== TASK INPUT
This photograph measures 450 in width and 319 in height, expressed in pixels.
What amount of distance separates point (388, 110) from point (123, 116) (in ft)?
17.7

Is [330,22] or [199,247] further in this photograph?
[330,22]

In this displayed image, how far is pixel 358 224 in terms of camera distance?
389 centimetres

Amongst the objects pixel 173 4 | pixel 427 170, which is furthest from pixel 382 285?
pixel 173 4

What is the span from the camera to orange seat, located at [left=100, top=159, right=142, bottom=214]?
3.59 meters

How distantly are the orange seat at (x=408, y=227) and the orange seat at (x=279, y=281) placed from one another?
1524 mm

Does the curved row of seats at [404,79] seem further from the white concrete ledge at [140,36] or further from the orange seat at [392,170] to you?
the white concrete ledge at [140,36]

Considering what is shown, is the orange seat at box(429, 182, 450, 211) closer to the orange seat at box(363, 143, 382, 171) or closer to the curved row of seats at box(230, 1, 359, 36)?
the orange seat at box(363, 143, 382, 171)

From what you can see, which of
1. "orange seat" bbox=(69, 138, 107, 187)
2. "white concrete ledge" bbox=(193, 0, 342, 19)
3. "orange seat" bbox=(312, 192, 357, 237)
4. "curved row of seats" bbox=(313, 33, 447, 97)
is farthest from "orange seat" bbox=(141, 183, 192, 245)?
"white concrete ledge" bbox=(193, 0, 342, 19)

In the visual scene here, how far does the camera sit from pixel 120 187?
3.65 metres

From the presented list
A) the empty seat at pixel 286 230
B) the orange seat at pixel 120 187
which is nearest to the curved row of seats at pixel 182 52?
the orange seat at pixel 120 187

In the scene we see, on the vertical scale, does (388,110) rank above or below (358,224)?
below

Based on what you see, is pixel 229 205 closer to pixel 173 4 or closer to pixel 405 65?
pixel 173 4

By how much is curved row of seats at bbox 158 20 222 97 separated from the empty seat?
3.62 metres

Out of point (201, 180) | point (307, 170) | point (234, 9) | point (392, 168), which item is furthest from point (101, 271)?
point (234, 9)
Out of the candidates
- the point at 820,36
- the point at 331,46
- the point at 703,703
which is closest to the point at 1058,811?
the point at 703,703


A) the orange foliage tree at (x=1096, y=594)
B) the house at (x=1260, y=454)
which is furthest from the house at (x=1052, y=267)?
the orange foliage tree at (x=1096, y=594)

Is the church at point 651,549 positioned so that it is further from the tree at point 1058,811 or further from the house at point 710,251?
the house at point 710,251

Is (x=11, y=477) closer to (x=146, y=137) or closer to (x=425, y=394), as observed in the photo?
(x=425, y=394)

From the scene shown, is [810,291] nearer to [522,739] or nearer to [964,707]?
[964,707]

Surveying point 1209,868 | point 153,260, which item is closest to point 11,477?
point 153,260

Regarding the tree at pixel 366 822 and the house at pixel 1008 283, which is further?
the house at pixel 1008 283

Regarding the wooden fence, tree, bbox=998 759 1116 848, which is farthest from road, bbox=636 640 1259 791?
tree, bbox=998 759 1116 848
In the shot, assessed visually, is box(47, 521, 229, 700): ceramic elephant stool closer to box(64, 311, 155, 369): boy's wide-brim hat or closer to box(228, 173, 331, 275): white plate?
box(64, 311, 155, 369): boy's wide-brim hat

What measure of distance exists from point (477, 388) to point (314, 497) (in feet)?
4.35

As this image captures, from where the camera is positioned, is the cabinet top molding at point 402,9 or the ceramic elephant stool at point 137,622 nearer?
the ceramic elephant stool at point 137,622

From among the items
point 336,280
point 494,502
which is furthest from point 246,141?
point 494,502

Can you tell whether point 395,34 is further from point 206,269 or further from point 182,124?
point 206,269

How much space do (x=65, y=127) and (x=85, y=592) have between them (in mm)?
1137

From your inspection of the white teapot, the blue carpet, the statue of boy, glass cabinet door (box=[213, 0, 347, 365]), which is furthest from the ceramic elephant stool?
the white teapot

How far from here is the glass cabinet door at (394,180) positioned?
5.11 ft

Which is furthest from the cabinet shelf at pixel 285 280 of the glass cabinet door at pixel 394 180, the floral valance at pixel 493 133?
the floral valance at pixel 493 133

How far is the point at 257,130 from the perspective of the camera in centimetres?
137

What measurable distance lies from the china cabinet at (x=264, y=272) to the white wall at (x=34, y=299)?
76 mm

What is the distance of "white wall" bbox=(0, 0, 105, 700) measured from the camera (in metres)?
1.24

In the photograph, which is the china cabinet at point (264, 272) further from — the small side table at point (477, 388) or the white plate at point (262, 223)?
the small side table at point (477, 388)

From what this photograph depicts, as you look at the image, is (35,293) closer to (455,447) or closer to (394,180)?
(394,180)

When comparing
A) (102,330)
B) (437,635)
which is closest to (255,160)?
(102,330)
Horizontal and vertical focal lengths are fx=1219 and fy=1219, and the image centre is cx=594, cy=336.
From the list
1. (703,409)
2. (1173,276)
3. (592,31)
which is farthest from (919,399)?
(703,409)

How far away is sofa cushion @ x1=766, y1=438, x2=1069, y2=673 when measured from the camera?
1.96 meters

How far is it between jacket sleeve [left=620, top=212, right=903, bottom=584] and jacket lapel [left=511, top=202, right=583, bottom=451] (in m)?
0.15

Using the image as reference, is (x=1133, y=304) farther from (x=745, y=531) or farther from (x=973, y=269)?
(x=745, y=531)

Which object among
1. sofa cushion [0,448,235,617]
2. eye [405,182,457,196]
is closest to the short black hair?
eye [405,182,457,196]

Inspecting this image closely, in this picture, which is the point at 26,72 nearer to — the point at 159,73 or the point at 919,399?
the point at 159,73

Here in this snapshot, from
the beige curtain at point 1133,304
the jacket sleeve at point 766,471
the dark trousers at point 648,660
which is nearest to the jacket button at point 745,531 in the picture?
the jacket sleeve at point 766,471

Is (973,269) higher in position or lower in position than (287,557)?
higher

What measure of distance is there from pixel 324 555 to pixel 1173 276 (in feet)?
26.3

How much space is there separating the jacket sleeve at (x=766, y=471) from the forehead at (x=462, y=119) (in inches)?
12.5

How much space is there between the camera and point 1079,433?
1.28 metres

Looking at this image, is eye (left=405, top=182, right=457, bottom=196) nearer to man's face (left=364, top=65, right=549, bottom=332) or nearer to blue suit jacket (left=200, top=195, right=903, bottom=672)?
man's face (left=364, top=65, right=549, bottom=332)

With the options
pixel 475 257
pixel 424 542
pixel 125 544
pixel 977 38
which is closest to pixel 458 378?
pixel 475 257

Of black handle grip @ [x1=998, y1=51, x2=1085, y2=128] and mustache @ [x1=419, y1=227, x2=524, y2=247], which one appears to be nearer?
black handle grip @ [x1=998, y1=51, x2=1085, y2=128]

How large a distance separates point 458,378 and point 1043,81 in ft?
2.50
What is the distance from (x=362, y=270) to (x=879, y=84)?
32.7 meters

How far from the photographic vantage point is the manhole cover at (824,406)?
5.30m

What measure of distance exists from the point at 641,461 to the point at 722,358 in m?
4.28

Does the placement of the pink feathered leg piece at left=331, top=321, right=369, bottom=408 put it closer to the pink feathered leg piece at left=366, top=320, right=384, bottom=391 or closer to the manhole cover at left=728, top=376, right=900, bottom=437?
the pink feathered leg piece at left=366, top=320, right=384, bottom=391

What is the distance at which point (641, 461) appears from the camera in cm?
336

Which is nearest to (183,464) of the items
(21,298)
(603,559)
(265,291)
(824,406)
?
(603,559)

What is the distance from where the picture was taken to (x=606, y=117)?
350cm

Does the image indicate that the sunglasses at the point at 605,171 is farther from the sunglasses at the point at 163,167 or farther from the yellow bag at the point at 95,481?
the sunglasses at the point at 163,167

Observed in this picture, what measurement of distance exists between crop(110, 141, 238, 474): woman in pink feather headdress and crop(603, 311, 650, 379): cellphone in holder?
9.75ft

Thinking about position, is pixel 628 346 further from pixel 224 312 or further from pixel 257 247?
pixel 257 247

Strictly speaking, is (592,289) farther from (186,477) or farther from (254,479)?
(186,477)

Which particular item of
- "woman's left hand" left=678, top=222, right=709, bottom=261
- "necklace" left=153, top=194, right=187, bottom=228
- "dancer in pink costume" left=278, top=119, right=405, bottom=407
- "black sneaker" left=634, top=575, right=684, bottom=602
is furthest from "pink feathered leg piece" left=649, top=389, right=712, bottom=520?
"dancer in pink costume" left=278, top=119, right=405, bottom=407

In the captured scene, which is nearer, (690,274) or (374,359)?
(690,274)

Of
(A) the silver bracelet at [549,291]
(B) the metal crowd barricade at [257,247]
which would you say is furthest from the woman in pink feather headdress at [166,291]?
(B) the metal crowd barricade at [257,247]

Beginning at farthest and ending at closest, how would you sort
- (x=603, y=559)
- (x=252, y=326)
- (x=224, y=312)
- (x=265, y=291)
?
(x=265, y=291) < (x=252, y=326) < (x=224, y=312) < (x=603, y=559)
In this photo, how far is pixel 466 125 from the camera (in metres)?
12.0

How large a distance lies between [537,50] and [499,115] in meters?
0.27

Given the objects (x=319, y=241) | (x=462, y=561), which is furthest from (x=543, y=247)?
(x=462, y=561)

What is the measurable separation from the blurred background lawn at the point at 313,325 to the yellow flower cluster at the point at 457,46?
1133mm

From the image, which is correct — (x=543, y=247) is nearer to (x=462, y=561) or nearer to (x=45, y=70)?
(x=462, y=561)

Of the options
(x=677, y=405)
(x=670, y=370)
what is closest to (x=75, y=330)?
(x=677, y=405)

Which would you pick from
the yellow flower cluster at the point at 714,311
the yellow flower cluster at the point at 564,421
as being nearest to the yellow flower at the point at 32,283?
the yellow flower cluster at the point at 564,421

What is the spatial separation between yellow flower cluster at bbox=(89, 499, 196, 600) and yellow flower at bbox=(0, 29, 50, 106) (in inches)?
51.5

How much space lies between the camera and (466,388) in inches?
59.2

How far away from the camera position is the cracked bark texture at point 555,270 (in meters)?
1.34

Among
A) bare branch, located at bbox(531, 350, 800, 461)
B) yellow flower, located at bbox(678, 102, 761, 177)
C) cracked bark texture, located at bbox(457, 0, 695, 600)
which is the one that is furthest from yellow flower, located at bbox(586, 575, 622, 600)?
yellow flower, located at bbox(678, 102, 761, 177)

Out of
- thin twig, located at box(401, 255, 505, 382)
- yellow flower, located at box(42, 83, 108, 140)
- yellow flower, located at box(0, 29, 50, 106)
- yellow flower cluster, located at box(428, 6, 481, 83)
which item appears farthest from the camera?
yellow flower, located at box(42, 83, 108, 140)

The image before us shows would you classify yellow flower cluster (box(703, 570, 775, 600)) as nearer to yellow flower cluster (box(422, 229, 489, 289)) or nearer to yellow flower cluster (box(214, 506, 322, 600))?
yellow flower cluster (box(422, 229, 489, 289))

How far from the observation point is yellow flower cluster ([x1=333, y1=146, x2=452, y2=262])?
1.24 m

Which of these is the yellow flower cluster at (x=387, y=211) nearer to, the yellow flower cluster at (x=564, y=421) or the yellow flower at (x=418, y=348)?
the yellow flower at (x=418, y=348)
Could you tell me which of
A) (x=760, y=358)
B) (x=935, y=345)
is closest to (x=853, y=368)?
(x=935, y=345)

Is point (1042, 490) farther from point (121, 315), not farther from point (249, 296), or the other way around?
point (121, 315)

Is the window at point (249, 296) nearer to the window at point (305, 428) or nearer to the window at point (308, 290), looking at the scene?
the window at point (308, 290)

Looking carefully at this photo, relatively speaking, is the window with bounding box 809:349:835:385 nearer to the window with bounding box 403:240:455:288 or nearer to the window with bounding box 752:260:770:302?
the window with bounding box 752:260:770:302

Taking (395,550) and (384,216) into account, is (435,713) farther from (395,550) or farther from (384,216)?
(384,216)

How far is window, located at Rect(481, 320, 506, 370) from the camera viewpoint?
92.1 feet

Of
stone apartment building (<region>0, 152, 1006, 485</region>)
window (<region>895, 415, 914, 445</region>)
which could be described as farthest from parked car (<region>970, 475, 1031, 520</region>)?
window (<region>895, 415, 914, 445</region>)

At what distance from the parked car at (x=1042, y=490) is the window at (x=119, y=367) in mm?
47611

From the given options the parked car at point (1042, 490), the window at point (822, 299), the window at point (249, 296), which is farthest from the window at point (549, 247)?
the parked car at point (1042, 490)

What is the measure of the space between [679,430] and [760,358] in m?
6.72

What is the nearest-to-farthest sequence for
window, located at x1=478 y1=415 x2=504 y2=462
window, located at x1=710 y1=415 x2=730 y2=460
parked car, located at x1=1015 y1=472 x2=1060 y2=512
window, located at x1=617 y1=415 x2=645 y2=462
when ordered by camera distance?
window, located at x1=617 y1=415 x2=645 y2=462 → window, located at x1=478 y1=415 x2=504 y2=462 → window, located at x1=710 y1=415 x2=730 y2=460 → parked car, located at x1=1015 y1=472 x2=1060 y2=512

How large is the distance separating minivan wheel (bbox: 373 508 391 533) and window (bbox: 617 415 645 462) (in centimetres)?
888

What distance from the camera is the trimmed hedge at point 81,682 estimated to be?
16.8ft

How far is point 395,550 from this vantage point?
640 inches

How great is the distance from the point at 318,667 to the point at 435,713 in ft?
====
● **PROBLEM STATEMENT**
Your task is to reproduce, exactly and exclusively, the lines from the one holding "From the given" through the final line of the listing.

● **REPLY TO THE EXERCISE**
From the given options the parked car at point (1042, 490), the window at point (822, 299), the window at point (249, 296), which is farthest from the window at point (549, 247)?
the parked car at point (1042, 490)

What is the measure of the space between [679,430] and [760,358] in m?
6.72

What is the nearest-to-farthest sequence for
window, located at x1=478 y1=415 x2=504 y2=462
window, located at x1=710 y1=415 x2=730 y2=460
parked car, located at x1=1015 y1=472 x2=1060 y2=512
window, located at x1=617 y1=415 x2=645 y2=462
when ordered by camera distance?
window, located at x1=617 y1=415 x2=645 y2=462 → window, located at x1=478 y1=415 x2=504 y2=462 → window, located at x1=710 y1=415 x2=730 y2=460 → parked car, located at x1=1015 y1=472 x2=1060 y2=512

How large is the distance separating minivan wheel (bbox: 373 508 391 533) and window (bbox: 617 415 645 462) (in centimetres)?
888

What distance from the camera is the trimmed hedge at point 81,682 estimated to be?
16.8ft

How far is point 395,550 from this vantage point?
640 inches

How great is the distance from the point at 318,667 to the point at 435,713 in ft?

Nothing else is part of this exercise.